What you need to do: Reproduce every one of the records below word for word, changing nothing on any line.
○ ○ ○ ○
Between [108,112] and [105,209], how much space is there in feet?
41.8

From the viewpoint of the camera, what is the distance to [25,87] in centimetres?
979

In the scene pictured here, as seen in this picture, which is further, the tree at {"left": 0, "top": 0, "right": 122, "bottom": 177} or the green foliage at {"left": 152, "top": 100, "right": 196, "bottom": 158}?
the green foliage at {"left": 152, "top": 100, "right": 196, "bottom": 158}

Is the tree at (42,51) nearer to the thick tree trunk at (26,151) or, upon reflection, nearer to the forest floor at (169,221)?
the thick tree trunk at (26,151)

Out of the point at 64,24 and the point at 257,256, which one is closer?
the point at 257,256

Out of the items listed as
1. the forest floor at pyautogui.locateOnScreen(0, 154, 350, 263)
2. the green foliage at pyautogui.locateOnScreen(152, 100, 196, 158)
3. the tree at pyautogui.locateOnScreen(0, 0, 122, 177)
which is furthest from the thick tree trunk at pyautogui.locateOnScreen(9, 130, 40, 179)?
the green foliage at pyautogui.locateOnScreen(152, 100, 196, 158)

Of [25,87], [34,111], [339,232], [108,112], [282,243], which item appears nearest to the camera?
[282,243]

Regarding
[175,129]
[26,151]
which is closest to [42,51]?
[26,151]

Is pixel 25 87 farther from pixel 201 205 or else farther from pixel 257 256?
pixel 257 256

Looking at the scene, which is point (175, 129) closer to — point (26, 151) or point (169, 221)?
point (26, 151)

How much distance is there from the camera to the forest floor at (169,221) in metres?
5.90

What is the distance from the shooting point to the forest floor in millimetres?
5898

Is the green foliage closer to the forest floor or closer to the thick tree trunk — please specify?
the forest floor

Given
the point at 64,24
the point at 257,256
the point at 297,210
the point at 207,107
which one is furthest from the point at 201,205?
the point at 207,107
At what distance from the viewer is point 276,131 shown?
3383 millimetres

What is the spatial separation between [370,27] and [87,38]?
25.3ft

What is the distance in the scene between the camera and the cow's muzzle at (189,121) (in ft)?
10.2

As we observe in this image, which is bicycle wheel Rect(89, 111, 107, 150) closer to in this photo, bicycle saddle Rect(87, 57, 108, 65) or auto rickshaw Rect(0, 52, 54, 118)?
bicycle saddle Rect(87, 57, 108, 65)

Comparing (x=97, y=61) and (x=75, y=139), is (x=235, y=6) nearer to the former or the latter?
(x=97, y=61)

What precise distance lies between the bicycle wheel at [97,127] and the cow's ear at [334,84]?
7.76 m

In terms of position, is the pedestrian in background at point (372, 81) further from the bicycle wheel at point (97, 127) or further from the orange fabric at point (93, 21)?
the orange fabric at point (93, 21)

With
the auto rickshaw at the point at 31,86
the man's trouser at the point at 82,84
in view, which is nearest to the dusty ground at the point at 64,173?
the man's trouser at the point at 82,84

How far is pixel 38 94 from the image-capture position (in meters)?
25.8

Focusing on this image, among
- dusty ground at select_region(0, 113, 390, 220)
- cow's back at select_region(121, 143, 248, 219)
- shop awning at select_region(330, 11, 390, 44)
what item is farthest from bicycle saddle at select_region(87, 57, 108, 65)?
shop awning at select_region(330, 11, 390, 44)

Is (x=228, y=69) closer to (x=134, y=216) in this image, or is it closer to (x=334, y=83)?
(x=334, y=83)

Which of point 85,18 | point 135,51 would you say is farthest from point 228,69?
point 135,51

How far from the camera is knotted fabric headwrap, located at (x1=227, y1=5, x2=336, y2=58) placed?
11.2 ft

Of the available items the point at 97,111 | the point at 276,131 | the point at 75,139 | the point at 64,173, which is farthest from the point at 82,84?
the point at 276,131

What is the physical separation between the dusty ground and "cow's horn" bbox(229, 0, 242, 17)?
○ ○ ○ ○
Solution for this problem:
Between [108,112] and [105,209], how much space is there in feet?
41.8

From the viewpoint of the camera, what is the distance to [25,87] in centimetres?
979

In the scene pictured here, as seen in this picture, which is further, the tree at {"left": 0, "top": 0, "right": 122, "bottom": 177} or the green foliage at {"left": 152, "top": 100, "right": 196, "bottom": 158}?
the green foliage at {"left": 152, "top": 100, "right": 196, "bottom": 158}

Is the tree at (42,51) nearer to the thick tree trunk at (26,151) or, upon reflection, nearer to the forest floor at (169,221)?
the thick tree trunk at (26,151)

Out of the point at 64,24 and the point at 257,256, which one is closer?
the point at 257,256

Out of the items listed as
1. the forest floor at pyautogui.locateOnScreen(0, 154, 350, 263)
2. the green foliage at pyautogui.locateOnScreen(152, 100, 196, 158)
3. the tree at pyautogui.locateOnScreen(0, 0, 122, 177)
which is furthest from the thick tree trunk at pyautogui.locateOnScreen(9, 130, 40, 179)?
the green foliage at pyautogui.locateOnScreen(152, 100, 196, 158)

Of [25,87], [34,111], [339,232], [108,112], [282,243], which item appears nearest to the camera?
[282,243]

Regarding
[175,129]
[26,151]
which is closest to [42,51]?
[26,151]

Is pixel 25 87 farther from pixel 201 205 or else farther from pixel 257 256?
pixel 257 256

Looking at the scene, which is point (175, 129) closer to — point (26, 151) or point (169, 221)?
point (26, 151)

How much distance is there from the camera to the forest floor at (169,221) in metres?
5.90

What is the distance from the shooting point to the forest floor in millimetres?
5898

Is the green foliage closer to the forest floor or closer to the thick tree trunk — please specify?
the forest floor

Given
the point at 64,24
the point at 257,256
the point at 297,210
the point at 207,107
which one is furthest from the point at 201,205?
the point at 207,107
At what distance from the viewer is point 276,131 shown?
3383 millimetres

What is the spatial separation between [370,27] and [87,38]?
25.3ft

What is the distance in the scene between the camera and the cow's muzzle at (189,121) (in ft)?
10.2

As we observe in this image, which is bicycle wheel Rect(89, 111, 107, 150) closer to in this photo, bicycle saddle Rect(87, 57, 108, 65) or auto rickshaw Rect(0, 52, 54, 118)?
bicycle saddle Rect(87, 57, 108, 65)

Comparing (x=97, y=61) and (x=75, y=139), is (x=235, y=6) nearer to the former or the latter?
(x=97, y=61)

What precise distance lies between the bicycle wheel at [97,127] and the cow's ear at [334,84]?
7.76 m

In terms of position, is the pedestrian in background at point (372, 81) further from the bicycle wheel at point (97, 127) or further from the orange fabric at point (93, 21)?
the orange fabric at point (93, 21)

With
the auto rickshaw at the point at 31,86
the man's trouser at the point at 82,84
in view, which is nearest to the dusty ground at the point at 64,173?
the man's trouser at the point at 82,84

How far is pixel 38 94 from the image-capture position (in meters)?
25.8

Focusing on this image, among
- dusty ground at select_region(0, 113, 390, 220)
- cow's back at select_region(121, 143, 248, 219)
- shop awning at select_region(330, 11, 390, 44)
what item is farthest from bicycle saddle at select_region(87, 57, 108, 65)?
shop awning at select_region(330, 11, 390, 44)

Is (x=228, y=69) closer to (x=134, y=216) in this image, or is it closer to (x=334, y=83)?
(x=334, y=83)

Which of point 85,18 | point 135,51 would you say is farthest from point 228,69?
point 135,51

How far from the camera is knotted fabric headwrap, located at (x1=227, y1=5, x2=336, y2=58) placed?
11.2 ft

Of the available items the point at 97,111 | the point at 276,131 | the point at 75,139 | the point at 64,173, which is farthest from the point at 82,84?
the point at 276,131

What is the physical separation between the dusty ground and "cow's horn" bbox(229, 0, 242, 17)?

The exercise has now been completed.